#### DATA SUPPLIED
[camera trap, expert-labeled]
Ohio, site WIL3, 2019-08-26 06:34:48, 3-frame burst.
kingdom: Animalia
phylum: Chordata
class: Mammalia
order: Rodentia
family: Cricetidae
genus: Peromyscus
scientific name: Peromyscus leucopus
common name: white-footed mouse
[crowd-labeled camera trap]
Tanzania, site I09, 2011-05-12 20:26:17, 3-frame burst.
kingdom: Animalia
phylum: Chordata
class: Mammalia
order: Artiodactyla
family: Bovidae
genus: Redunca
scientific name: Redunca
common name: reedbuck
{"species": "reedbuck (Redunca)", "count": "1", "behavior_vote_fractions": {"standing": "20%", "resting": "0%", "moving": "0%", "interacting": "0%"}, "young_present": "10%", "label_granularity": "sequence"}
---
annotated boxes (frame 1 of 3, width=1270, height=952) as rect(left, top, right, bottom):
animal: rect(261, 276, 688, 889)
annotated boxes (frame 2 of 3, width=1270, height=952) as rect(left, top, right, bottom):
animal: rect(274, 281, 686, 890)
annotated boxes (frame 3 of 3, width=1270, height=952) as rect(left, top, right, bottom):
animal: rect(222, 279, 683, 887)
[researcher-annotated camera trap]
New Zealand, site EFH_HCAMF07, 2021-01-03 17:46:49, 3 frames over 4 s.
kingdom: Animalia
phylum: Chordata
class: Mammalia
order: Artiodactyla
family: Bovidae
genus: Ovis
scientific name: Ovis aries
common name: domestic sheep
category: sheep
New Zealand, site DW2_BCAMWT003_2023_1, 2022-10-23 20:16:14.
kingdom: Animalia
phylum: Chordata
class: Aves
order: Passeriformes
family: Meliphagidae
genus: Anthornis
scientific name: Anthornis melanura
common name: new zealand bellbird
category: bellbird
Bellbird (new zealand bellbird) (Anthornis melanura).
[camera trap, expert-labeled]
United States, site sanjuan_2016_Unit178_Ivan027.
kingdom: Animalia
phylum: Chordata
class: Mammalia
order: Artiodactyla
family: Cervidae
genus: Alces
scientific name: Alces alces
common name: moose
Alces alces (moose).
########
WORK REQUEST
Set the records down again in full, exactly as they read.

OUTPUT
[camera trap, expert-labeled]
Ohio, site WIL3, 2019-08-26 06:34:48, 3-frame burst.
kingdom: Animalia
phylum: Chordata
class: Mammalia
order: Rodentia
family: Cricetidae
genus: Peromyscus
scientific name: Peromyscus leucopus
common name: white-footed mouse
[crowd-labeled camera trap]
Tanzania, site I09, 2011-05-12 20:26:17, 3-frame burst.
kingdom: Animalia
phylum: Chordata
class: Mammalia
order: Artiodactyla
family: Bovidae
genus: Redunca
scientific name: Redunca
common name: reedbuck
{"species": "reedbuck (Redunca)", "count": "1", "behavior_vote_fractions": {"standing": "20%", "resting": "0%", "moving": "0%", "interacting": "0%"}, "young_present": "10%", "label_granularity": "sequence"}
---
annotated boxes (frame 1 of 3, width=1270, height=952) as rect(left, top, right, bottom):
animal: rect(261, 276, 688, 889)
annotated boxes (frame 2 of 3, width=1270, height=952) as rect(left, top, right, bottom):
animal: rect(274, 281, 686, 890)
annotated boxes (frame 3 of 3, width=1270, height=952) as rect(left, top, right, bottom):
animal: rect(222, 279, 683, 887)
[researcher-annotated camera trap]
New Zealand, site EFH_HCAMF07, 2021-01-03 17:46:49, 3 frames over 4 s.
kingdom: Animalia
phylum: Chordata
class: Mammalia
order: Artiodactyla
family: Bovidae
genus: Ovis
scientific name: Ovis aries
common name: domestic sheep
category: sheep
New Zealand, site DW2_BCAMWT003_2023_1, 2022-10-23 20:16:14.
kingdom: Animalia
phylum: Chordata
class: Aves
order: Passeriformes
family: Meliphagidae
genus: Anthornis
scientific name: Anthornis melanura
common name: new zealand bellbird
category: bellbird
Bellbird (new zealand bellbird) (Anthornis melanura).
[camera trap, expert-labeled]
United States, site sanjuan_2016_Unit178_Ivan027.
kingdom: Animalia
phylum: Chordata
class: Mammalia
order: Artiodactyla
family: Cervidae
genus: Alces
scientific name: Alces alces
common name: moose
Alces alces (moose).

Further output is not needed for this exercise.